Phil Allport, Matt Baca, Daniel Briglin, James Broughton, John Cotterill, Laura Gonella, Paul Newman, Kostas Nikolopoulos, Tony Price, Simon Pyatt
Cyclotron at Birmingham

RD50 is the CERN R&D collaboration devoted to radiation-hard semiconductor devices for very high luminosity colliders. It has 347 members and 60 participating institutes from 4 continents. The Birmingham Group includes one of the founder members (Allport) and is primarily involved in both the characterisation of radiation damage to high resistivity bulk p-type detectors for the HL-LHC tracker and development of Depleted Monolithic Active Pixel Sensors (DMAPS) for possible use in ATLAS at HL-LHC, for future hadron or electron-hadron colliders and for applications in hadron radiotherapy.

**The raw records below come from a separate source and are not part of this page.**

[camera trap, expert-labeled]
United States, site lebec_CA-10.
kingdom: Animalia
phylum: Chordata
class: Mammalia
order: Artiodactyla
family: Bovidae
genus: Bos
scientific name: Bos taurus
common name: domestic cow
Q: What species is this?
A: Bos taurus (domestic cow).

Key to the groups contribution are the assembly and testing facilities of the Birmingham Instrumentation laboratory for Particle physics and Applications (BILPA) and the UK's only AIDA-2020 Transnational Access Irradiation Facility, the MC40 cyclotron.

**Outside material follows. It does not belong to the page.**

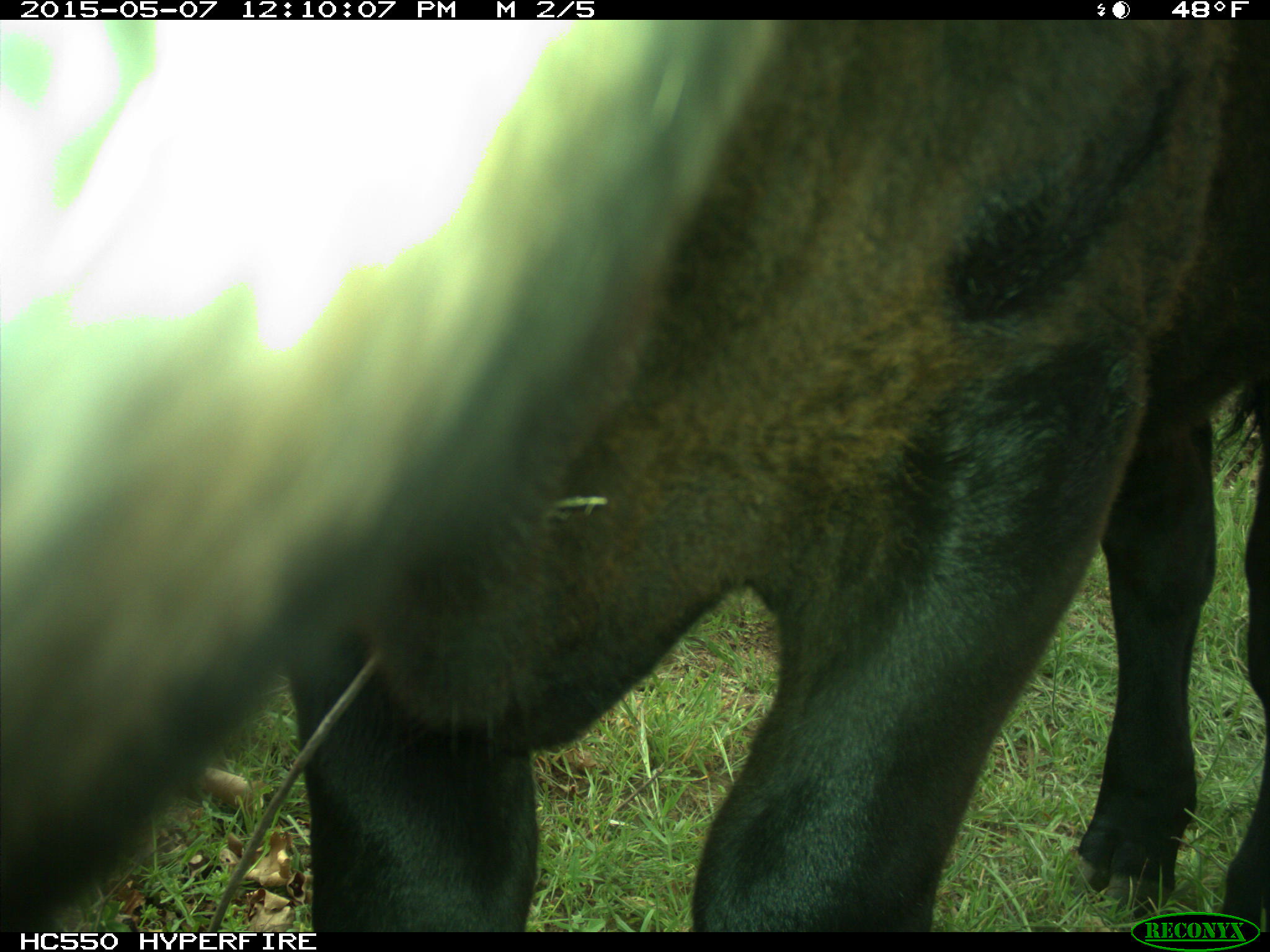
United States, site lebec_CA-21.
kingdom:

Birmingham have contributed to many aspects of the irradiation of planar p-type silicon (strip and pixel) and DMAPS devices. Read-out facilities include the ALiBaVa system for source tests of irradiated wire-bondable sensors, an edge-TCT system for charge collection profiles, read-out set-ups for both the CERN/ATLAS and RAL-TD designed DMAPS developments and a full suite of ATLAS ITk strip module DAQ. Irradiations up to HL-LHC doses can be achieved in minutes to hours depending on the size of the sample to be scanned in the MC40 proton beam and the permissible beam current. Irradiations take place at down to -50oC to minimise annealing and self-heating effects and can be carried out with devices powered, clocked or fully read out during irradiation.